The INFORMS journals don’t make the list since the bundled rate puts them under $500/journal.

What to do with these?  Fortunately, I have already done some checking on journal influence and pricing.

Let’s start with the first journal listed above: “International Journal of Production Research” (Taylor and Francis). If we take a “cost per eigenfactor” value, that journal ranks 39th in the “Operations Research” ranking.  I have never considered publishing in the journal, so I don’t know much about it.  It does publish a lot of articles (24 issues per year, with around 15-20 articles per issue).  I recognize a couple of names on its editorial board.  Harzing’s indispensable Publish or Perish shows that it has a fair number of papers published with 100+ google scholar cites.  Overall, not a bad or junk journal, but for $8615, I would want much more.  So I would be biased towards dropping, but will bow to my colleagues in operations management on how they feel.  Near as I can tell, none of them have published in the journal either, so that might be a good one to cut.

European Journal of Operational Research (Elsevier) is a difficult one for me.  I have published two papers there recently, and it is a key outlet in operations research.  Since they publish many papers (24 issues/year times perhaps 25  papers per issue), the journal is important to our field.  Going through the same steps as above, the journal is 12th in cost per eigenfactor, number 1 in overall eigenfactor,I certainly know and admire much of the editorial board, there are many papers above 100 cites.  I’m not crazy about a $5855 cost, but I think we are stuck paying it.

Journal of the Operational Research Society (Palgrave) would be a hard one for me to cut.  Sometimes it veers off in directions I am not crazy about (the dreaded “soft OR” versus “hard OR” debate) but it offers a nice mix of theory and application, along with the odd interesting historical piece.  Number 15 on the cost/eigenfactor, I think it is safe.

Computational Optimization and Applications (Springer) is a journal I have published once in, and is part of the discussion when trying to place some of my work.  It is down the list at 25th in cost/eigenvector, but has an admirable board.  Not a huge number of papers with 100+ cites (14 in my search), but pretty reasonable.  I think it is OK.

Zeitschrift fuer Operations Research (Mathematical Methods of Operations Research) (Springer) has a long history, going back to the days when it made sense to talk about a country’s operations research journals.  But, like “operations research” groups in Fortune 500 companies, country-oriented OR journals are finding it hard to compete.  In fact, I am finding it hard to parse out exactly what the history is here, but this appears to be the combination of a couple different journals.  In any case, at 28 in the cost/eigenvector listing, it is clear it needs more papers like “Modeling of Extremal Events in Insurance and Finance” by Embrechts and Schmidli (1994) (at an impressive 2051 google cites) if it is going to survive.  So keep for now, but give it a stern eye.

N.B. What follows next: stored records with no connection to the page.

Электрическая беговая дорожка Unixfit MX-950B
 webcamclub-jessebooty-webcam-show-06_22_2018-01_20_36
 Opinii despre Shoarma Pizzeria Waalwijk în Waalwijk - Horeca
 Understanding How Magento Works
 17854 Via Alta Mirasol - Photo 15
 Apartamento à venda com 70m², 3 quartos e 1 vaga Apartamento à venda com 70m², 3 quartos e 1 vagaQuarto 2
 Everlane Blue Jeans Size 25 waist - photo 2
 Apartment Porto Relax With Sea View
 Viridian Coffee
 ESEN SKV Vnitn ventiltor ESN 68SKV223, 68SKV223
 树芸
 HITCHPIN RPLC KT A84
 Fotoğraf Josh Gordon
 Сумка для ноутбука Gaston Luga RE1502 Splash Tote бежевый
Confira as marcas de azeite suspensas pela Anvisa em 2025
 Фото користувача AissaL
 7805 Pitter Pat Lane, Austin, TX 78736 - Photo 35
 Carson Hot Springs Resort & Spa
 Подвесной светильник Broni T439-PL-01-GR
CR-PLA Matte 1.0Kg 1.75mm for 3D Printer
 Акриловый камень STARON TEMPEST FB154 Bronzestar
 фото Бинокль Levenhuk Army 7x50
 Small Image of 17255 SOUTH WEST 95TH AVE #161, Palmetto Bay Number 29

OR Letters (Elsevier) is a natural keep at number 9 in the cost/eigenvector listing.  It is as close as we get to the rapid publication system that works so well in portions of computer science through their competitive conference publication system.

Journal of Operations Management (Elsevier) at number 10 in the cost/eigenvector listing, and a Financial Times journal to boot (meaning it is used to gauge research impact in the Financial Times ranking of business schools) is also a natural keep.

OK, there you have it:  I would toss out the International Journal of Production Research on the basis of stupid pricing but keep the rest.   We’ll see if my colleagues vote to keep it around for another year.